- [Recorded data]:
____

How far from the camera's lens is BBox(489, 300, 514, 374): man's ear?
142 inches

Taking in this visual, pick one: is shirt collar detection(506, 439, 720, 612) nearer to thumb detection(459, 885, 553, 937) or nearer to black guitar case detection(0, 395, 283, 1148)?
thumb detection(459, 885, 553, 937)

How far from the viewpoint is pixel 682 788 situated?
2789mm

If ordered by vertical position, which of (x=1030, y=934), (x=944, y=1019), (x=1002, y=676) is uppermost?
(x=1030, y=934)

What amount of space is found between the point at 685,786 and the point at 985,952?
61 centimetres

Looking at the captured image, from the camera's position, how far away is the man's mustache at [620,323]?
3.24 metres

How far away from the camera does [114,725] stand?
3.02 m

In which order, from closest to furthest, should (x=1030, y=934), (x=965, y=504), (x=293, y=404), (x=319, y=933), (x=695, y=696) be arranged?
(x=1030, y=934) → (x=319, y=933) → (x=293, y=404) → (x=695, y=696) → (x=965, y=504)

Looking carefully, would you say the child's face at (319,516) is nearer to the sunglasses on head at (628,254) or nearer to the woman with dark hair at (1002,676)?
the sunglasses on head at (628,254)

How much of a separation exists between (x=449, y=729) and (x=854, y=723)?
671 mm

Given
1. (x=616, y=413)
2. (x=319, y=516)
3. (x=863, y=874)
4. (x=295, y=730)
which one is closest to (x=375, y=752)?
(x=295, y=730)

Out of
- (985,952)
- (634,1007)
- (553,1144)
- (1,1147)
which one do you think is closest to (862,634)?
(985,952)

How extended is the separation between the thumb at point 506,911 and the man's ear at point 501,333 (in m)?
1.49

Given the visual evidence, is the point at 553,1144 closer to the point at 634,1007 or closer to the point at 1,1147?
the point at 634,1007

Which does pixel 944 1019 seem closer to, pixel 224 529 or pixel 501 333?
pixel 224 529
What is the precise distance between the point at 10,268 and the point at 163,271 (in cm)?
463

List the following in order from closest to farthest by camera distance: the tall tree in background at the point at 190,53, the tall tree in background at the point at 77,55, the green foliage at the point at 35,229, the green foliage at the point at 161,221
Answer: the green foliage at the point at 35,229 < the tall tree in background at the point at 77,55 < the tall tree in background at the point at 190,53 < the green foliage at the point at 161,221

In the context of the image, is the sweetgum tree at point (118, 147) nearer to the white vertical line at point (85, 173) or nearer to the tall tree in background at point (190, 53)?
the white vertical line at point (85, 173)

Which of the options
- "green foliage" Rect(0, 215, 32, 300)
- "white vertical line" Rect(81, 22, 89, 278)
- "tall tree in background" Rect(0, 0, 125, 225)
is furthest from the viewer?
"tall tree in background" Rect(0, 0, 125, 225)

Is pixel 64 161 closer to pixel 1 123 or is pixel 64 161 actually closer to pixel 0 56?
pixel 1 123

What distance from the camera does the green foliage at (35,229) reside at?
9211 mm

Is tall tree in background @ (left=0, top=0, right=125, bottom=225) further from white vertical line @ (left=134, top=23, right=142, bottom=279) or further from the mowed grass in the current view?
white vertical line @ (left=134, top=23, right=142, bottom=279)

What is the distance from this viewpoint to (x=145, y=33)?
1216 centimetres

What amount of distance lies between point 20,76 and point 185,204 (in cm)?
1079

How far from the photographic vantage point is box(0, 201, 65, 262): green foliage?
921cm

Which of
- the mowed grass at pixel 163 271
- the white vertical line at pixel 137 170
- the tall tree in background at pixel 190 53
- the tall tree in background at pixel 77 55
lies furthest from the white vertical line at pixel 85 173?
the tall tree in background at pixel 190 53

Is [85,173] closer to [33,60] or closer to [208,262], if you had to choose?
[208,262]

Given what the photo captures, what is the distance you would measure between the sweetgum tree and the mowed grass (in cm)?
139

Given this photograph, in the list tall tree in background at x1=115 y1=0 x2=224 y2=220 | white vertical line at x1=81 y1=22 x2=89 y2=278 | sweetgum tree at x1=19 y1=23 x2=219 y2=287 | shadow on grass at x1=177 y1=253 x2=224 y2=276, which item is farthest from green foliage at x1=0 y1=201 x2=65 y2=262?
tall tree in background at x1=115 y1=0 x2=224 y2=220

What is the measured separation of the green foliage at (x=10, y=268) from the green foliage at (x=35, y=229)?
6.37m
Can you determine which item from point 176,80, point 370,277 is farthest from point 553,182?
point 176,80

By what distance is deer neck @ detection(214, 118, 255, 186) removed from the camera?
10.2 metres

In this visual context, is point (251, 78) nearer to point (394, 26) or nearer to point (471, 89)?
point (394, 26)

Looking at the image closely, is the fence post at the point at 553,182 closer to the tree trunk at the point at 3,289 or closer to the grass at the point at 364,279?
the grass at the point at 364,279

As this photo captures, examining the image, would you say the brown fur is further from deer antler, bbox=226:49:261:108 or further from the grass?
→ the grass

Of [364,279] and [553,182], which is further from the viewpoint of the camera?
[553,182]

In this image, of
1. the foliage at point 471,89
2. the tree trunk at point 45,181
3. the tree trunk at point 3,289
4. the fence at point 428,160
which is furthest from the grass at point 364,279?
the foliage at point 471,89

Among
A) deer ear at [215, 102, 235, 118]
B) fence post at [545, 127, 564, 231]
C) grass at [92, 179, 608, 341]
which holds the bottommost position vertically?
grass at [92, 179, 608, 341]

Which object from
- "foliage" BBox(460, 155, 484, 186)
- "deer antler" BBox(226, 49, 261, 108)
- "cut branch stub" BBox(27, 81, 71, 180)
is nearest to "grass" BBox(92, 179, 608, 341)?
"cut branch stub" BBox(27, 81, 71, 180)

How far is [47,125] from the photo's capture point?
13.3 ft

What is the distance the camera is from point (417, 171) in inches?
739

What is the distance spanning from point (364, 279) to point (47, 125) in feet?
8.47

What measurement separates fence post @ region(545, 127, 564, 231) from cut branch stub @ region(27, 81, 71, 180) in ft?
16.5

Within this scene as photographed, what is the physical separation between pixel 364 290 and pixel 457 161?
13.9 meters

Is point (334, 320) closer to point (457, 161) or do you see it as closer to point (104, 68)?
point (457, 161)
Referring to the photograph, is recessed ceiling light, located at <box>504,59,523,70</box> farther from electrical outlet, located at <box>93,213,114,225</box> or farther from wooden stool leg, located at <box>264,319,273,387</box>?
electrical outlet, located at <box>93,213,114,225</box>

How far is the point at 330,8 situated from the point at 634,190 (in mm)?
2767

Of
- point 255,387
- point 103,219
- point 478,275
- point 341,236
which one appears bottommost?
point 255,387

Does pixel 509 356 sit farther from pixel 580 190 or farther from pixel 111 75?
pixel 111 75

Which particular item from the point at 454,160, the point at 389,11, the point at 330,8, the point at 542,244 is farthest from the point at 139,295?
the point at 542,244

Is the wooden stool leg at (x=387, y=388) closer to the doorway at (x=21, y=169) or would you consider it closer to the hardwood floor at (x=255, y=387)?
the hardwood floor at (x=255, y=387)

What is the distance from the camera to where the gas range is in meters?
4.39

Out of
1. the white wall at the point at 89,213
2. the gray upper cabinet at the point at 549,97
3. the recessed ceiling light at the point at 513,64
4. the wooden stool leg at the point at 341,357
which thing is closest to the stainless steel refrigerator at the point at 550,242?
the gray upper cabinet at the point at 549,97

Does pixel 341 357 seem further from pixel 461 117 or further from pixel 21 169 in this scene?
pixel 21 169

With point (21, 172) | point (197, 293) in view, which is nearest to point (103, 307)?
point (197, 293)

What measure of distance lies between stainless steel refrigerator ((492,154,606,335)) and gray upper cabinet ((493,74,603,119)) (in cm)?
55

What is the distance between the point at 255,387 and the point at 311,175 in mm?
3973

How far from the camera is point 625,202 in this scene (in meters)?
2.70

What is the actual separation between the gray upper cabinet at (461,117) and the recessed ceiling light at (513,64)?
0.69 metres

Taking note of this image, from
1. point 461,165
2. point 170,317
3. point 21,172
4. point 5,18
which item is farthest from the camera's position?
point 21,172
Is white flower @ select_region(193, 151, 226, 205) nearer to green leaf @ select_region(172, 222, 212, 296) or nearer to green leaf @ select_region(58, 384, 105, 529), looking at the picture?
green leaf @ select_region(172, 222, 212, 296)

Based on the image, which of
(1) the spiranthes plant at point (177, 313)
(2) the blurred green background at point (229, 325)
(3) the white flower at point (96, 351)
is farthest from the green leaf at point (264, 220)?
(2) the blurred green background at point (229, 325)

____

- [Task]: Rescale the rows from the start of the rows through the line holding "61 centimetres", inclusive. Repeat those lines with the requests unchanged, multiplying every number in the answers (coordinates and distances) by 0.7 and rounding each to a whole number, with halves rounded up.

- [Correct response]:
How far from the camera's lens is BBox(489, 300, 514, 374): man's ear?
99 inches

Taking in this visual, pick one: is shirt collar detection(506, 439, 720, 612) nearer to thumb detection(459, 885, 553, 937) or nearer to black guitar case detection(0, 395, 283, 1148)?
thumb detection(321, 620, 387, 656)

How far from the viewpoint is pixel 682 788 situated?
1952mm

If ordered by vertical position, which of (x=1030, y=934), (x=944, y=1019), (x=1002, y=676) is uppermost?
(x=721, y=654)

What amount of space is found between the point at 685,786 and the point at 985,952?
43 centimetres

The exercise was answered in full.